● **Task brief**: Omit the images. Reproduce each line of the records exactly as it appears.

(Stored data entries)
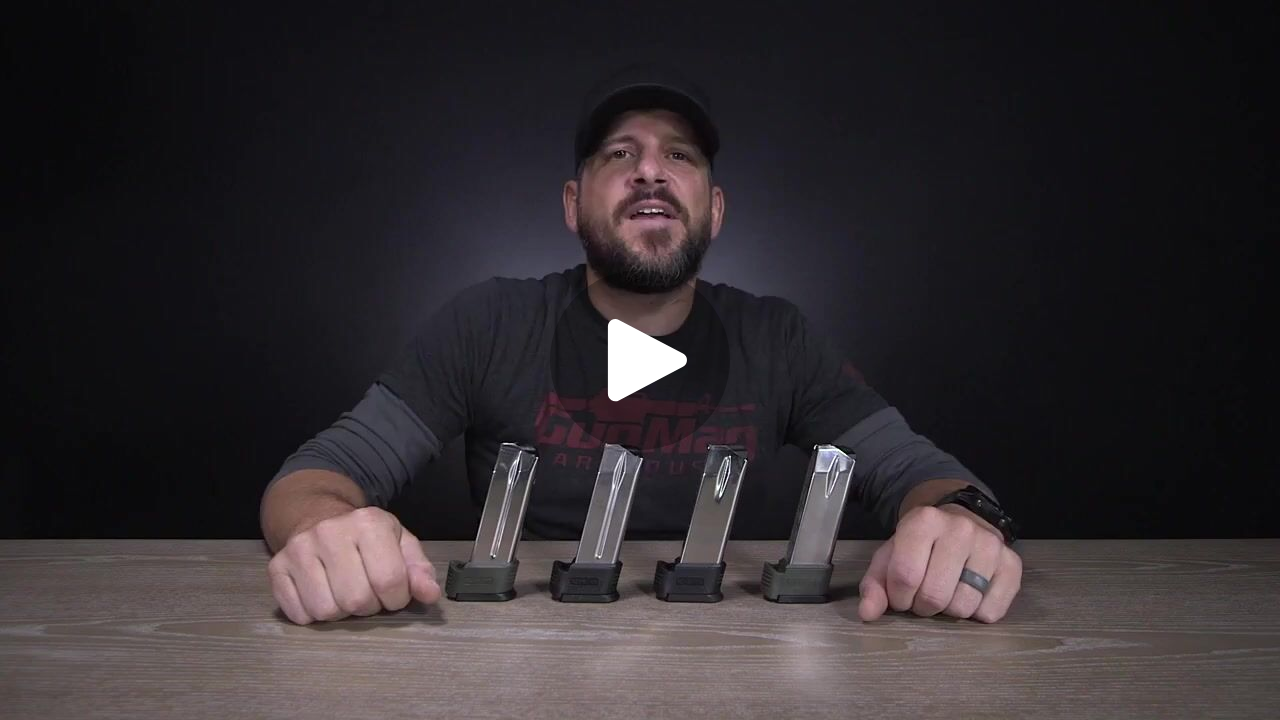

--- FILE ---
content_type: text/html; charset=utf-8
request_url: https://iframe.videodelivery.net/95e13ab264bd7bcce50f6b1973d770a3
body_size: 345
content:
<!DOCTYPE html>
    <html>
      <head>
        <meta charset="utf-8" />
        <meta
          name="viewport"
          content="width=device-width, initial-scale=1, user-scalable=no"
        />
        <meta name="description" content="Stream" />
        
    <link
      rel="alternate"
      type="application/json+oembed"
      href="https://iframe.videodelivery.net/oembed?url=https%3A%2F%2Fiframe.videodelivery.net%2F95e13ab264bd7bcce50f6b1973d770a3"
    />
  
        <title>Stream</title>
        <style>
          html,
          body {
            height: 100%;
          }

          body {
            margin: 0px;
            overflow: hidden;
          }
        </style>
      </head>
      <body>
        <stream
          width="100%" height="100%" src="95e13ab264bd7bcce50f6b1973d770a3" cmcd controls customer-domain-prefix="customer-j1757o84u0jcf1ub"
        ></stream>
        <script
          data-cfasync="false"
          defer=""
          type="text/javascript"
          src="https://customer-j1757o84u0jcf1ub.cloudflarestream.com/embed/sdk-iframe-integration.fla9.latest.js?video=95e13ab264bd7bcce50f6b1973d770a3"
        ></script>
      </body>
    </html>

● **Solution**:
--- FILE ---
content_type: text/html; charset=utf-8
request_url: https://iframe.videodelivery.net/95e13ab264bd7bcce50f6b1973d770a3
body_size: 345
content:
<!DOCTYPE html>
    <html>
      <head>
        <meta charset="utf-8" />
        <meta
          name="viewport"
          content="width=device-width, initial-scale=1, user-scalable=no"
        />
        <meta name="description" content="Stream" />
        
    <link
      rel="alternate"
      type="application/json+oembed"
      href="https://iframe.videodelivery.net/oembed?url=https%3A%2F%2Fiframe.videodelivery.net%2F95e13ab264bd7bcce50f6b1973d770a3"
    />
  
        <title>Stream</title>
        <style>
          html,
          body {
            height: 100%;
          }

          body {
            margin: 0px;
            overflow: hidden;
          }
        </style>
      </head>
      <body>
        <stream
          width="100%" height="100%" src="95e13ab264bd7bcce50f6b1973d770a3" cmcd controls customer-domain-prefix="customer-j1757o84u0jcf1ub"
        ></stream>
        <script
          data-cfasync="false"
          defer=""
          type="text/javascript"
          src="https://customer-j1757o84u0jcf1ub.cloudflarestream.com/embed/sdk-iframe-integration.fla9.latest.js?video=95e13ab264bd7bcce50f6b1973d770a3"
        ></script>
      </body>
    </html>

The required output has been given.